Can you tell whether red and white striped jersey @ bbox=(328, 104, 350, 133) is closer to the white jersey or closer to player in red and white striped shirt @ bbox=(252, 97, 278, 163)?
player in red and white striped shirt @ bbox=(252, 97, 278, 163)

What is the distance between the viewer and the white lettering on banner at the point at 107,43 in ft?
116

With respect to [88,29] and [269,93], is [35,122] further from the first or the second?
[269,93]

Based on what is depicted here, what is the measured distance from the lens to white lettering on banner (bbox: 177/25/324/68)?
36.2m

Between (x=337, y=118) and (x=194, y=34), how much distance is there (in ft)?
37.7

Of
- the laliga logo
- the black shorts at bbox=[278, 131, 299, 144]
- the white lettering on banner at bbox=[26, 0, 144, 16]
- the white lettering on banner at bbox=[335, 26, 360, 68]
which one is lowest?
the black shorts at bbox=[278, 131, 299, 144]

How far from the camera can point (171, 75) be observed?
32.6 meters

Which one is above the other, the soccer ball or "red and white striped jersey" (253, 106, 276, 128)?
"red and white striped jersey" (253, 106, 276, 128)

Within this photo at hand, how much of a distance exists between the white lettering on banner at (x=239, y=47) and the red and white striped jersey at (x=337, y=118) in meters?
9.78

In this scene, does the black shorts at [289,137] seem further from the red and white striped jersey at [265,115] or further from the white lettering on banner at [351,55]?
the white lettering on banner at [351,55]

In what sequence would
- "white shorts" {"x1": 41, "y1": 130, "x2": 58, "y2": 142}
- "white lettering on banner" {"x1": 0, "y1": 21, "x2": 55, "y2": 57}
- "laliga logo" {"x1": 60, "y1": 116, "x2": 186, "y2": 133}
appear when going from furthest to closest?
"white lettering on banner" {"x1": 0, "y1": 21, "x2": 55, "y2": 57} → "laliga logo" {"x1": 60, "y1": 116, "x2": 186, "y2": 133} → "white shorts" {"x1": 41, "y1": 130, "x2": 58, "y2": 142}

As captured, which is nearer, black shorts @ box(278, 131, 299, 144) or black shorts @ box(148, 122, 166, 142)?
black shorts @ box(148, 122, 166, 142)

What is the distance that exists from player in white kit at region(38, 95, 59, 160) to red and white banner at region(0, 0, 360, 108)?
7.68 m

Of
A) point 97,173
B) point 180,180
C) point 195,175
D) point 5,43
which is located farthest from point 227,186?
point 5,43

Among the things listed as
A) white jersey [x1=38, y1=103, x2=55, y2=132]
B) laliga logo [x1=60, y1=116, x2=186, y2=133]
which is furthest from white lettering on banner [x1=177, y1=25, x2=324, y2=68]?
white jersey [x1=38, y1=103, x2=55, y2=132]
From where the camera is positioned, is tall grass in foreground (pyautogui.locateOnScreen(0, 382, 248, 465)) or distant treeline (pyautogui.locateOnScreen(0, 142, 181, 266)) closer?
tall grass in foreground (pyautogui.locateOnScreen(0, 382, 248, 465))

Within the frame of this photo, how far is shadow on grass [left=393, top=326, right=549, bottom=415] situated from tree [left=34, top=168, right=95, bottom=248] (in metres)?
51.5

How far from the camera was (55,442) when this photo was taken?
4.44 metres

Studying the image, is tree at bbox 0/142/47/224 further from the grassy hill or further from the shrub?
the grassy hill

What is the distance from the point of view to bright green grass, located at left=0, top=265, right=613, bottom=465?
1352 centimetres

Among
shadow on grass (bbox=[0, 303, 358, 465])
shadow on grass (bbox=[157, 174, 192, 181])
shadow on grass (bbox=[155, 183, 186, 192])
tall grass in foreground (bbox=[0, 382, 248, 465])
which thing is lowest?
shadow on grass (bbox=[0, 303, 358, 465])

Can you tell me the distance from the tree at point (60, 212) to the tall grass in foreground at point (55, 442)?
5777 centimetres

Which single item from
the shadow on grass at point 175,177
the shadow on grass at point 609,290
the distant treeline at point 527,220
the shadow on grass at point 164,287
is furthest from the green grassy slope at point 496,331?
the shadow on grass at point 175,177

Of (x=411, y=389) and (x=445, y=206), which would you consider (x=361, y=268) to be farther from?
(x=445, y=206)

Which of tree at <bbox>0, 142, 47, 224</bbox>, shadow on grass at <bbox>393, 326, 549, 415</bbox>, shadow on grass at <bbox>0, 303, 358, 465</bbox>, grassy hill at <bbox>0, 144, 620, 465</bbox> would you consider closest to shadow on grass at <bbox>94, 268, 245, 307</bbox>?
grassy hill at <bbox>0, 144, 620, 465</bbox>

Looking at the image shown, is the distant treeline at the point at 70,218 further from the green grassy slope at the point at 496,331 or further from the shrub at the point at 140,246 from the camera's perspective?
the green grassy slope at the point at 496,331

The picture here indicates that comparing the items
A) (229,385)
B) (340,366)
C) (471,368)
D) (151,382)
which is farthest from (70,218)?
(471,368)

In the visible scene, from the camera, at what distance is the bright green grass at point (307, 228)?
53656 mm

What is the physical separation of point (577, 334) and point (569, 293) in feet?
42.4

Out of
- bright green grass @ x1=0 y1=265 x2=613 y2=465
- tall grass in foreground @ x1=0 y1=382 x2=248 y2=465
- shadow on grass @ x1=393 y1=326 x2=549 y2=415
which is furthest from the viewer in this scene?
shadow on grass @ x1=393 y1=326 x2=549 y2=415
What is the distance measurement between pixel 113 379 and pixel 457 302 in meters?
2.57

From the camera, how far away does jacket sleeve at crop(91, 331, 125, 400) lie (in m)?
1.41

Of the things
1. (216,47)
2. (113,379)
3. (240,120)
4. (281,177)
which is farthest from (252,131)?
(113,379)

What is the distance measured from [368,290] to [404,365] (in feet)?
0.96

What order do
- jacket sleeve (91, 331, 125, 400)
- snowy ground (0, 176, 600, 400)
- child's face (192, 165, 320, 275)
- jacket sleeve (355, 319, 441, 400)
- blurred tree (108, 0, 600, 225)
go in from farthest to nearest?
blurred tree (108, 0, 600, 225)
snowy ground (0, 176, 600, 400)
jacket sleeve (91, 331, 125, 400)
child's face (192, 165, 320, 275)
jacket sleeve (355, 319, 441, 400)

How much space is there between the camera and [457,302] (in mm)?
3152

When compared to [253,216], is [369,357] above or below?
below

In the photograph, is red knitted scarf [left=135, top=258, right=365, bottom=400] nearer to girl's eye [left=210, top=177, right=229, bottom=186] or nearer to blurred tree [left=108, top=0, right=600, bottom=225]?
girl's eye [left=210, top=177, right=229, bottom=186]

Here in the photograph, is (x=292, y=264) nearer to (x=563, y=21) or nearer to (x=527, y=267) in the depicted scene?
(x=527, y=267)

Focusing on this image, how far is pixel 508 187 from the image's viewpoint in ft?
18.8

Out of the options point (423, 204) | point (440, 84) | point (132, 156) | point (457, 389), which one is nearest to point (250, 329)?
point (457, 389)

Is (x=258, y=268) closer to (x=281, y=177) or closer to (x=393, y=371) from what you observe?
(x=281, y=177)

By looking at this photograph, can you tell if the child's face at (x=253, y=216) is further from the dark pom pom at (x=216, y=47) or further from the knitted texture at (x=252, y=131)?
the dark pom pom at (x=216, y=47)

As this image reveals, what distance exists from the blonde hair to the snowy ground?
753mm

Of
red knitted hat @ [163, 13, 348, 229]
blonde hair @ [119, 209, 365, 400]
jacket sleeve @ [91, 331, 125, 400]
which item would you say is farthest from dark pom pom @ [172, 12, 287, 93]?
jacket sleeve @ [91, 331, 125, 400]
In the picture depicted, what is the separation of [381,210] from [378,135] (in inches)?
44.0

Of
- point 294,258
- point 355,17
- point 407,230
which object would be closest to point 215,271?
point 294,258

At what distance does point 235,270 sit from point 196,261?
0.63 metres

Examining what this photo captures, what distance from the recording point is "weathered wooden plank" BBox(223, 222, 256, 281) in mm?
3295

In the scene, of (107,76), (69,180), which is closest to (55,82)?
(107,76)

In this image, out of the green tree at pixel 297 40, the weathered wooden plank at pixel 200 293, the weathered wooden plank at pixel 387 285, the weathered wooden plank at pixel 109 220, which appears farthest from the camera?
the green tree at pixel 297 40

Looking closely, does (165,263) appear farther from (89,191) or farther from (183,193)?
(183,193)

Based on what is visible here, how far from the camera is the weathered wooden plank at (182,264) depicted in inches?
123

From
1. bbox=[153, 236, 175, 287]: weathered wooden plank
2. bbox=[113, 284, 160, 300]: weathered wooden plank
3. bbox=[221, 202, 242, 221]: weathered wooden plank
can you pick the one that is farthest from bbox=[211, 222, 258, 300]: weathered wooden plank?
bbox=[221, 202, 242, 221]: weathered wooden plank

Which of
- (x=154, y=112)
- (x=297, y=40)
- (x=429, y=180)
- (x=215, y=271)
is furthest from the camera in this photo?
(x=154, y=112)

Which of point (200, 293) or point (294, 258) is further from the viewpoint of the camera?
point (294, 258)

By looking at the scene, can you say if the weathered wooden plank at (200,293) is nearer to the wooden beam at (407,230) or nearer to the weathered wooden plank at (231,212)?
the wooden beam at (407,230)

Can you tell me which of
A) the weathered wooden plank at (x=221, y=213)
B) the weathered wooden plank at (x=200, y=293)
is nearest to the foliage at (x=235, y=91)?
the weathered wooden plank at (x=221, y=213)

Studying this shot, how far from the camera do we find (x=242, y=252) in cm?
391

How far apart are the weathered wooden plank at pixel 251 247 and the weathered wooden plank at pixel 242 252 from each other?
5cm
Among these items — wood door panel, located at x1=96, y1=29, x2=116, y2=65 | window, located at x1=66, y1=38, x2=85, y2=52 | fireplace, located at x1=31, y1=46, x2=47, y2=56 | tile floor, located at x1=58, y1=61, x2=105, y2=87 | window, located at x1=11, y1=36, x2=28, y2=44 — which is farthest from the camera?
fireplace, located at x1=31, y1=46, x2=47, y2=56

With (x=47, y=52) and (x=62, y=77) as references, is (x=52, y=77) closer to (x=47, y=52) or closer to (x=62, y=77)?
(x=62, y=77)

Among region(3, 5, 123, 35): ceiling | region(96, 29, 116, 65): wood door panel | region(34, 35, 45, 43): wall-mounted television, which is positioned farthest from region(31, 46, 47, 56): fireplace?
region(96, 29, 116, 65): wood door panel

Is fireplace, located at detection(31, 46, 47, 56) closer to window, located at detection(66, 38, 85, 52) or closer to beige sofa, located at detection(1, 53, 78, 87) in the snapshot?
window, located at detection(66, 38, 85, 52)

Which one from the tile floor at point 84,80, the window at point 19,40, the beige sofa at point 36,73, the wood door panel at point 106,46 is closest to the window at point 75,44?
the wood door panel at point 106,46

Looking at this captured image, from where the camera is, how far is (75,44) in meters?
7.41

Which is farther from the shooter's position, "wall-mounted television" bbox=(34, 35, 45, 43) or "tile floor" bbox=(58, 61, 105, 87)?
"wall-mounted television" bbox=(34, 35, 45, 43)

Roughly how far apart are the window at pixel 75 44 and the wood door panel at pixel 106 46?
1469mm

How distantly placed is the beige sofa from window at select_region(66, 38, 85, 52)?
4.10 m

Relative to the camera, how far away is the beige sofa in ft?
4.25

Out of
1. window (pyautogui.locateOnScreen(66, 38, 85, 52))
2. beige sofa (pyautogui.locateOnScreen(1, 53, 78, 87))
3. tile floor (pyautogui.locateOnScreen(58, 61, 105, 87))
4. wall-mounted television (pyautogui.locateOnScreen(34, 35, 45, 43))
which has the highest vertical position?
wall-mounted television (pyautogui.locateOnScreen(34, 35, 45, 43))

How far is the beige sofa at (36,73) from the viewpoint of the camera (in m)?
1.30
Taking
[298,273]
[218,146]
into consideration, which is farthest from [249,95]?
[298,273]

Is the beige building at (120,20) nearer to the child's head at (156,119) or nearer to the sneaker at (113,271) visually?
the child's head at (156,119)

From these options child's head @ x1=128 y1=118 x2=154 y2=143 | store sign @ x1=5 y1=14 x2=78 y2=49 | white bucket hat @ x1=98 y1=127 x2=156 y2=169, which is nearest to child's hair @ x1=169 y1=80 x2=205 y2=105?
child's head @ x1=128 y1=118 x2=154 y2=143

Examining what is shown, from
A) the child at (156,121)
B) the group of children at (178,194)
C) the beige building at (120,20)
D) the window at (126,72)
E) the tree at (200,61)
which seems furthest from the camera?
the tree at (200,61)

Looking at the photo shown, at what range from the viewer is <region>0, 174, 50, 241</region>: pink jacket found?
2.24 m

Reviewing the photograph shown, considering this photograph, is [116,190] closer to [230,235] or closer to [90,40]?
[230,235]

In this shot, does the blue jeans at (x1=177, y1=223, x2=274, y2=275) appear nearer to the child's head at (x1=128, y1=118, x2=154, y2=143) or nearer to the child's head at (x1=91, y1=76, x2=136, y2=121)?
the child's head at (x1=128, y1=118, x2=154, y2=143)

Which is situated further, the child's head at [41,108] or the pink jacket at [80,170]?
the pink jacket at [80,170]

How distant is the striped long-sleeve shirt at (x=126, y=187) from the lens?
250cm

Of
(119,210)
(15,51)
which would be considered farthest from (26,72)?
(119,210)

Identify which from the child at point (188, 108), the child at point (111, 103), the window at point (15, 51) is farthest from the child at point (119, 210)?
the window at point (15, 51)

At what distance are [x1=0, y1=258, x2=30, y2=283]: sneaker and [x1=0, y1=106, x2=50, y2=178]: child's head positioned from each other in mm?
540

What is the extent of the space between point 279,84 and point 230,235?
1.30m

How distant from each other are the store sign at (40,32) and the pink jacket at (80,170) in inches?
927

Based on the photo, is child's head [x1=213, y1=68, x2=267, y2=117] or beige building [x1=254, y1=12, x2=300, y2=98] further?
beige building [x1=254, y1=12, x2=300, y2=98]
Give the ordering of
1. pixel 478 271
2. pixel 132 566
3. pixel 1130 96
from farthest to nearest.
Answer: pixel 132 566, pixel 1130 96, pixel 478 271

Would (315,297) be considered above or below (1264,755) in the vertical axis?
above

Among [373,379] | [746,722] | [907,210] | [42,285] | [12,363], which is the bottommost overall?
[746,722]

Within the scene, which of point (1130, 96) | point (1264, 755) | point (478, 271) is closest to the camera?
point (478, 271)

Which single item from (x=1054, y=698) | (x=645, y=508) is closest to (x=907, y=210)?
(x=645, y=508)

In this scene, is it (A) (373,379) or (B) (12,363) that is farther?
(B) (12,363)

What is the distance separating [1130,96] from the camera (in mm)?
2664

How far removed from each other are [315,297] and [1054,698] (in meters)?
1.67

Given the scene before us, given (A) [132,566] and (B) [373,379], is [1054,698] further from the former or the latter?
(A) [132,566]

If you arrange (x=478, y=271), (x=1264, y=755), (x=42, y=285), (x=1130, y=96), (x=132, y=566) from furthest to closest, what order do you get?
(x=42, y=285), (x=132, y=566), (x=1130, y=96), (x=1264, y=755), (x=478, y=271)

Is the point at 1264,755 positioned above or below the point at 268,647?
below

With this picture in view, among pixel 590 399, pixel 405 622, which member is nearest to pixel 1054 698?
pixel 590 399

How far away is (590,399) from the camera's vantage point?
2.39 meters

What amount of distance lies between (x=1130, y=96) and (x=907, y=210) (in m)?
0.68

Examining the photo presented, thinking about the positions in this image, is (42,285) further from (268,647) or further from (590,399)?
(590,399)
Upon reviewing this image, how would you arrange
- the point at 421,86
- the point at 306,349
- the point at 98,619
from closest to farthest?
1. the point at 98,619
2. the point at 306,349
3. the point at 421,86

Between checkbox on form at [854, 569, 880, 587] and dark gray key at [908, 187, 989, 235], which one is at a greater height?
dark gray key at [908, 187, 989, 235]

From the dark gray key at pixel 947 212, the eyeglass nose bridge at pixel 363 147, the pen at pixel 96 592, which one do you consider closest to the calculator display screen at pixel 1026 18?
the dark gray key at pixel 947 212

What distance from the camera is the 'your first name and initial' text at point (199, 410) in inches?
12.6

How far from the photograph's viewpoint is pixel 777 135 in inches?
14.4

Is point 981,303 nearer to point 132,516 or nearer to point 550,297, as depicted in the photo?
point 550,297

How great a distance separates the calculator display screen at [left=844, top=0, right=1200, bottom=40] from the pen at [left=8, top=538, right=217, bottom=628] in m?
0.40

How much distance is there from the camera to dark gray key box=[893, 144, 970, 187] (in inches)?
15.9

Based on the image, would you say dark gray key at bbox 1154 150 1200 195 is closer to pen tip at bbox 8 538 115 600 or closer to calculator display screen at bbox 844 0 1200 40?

> Task description: Rewrite the items from the line containing "What is the distance from" through the line containing "1352 centimetres", inclusive, swapping "bright green grass" for "green turf" and leaving everything else unchanged.

> Output below:
What is the distance from the point of view to green turf, located at left=0, top=265, right=613, bottom=465?
1352 centimetres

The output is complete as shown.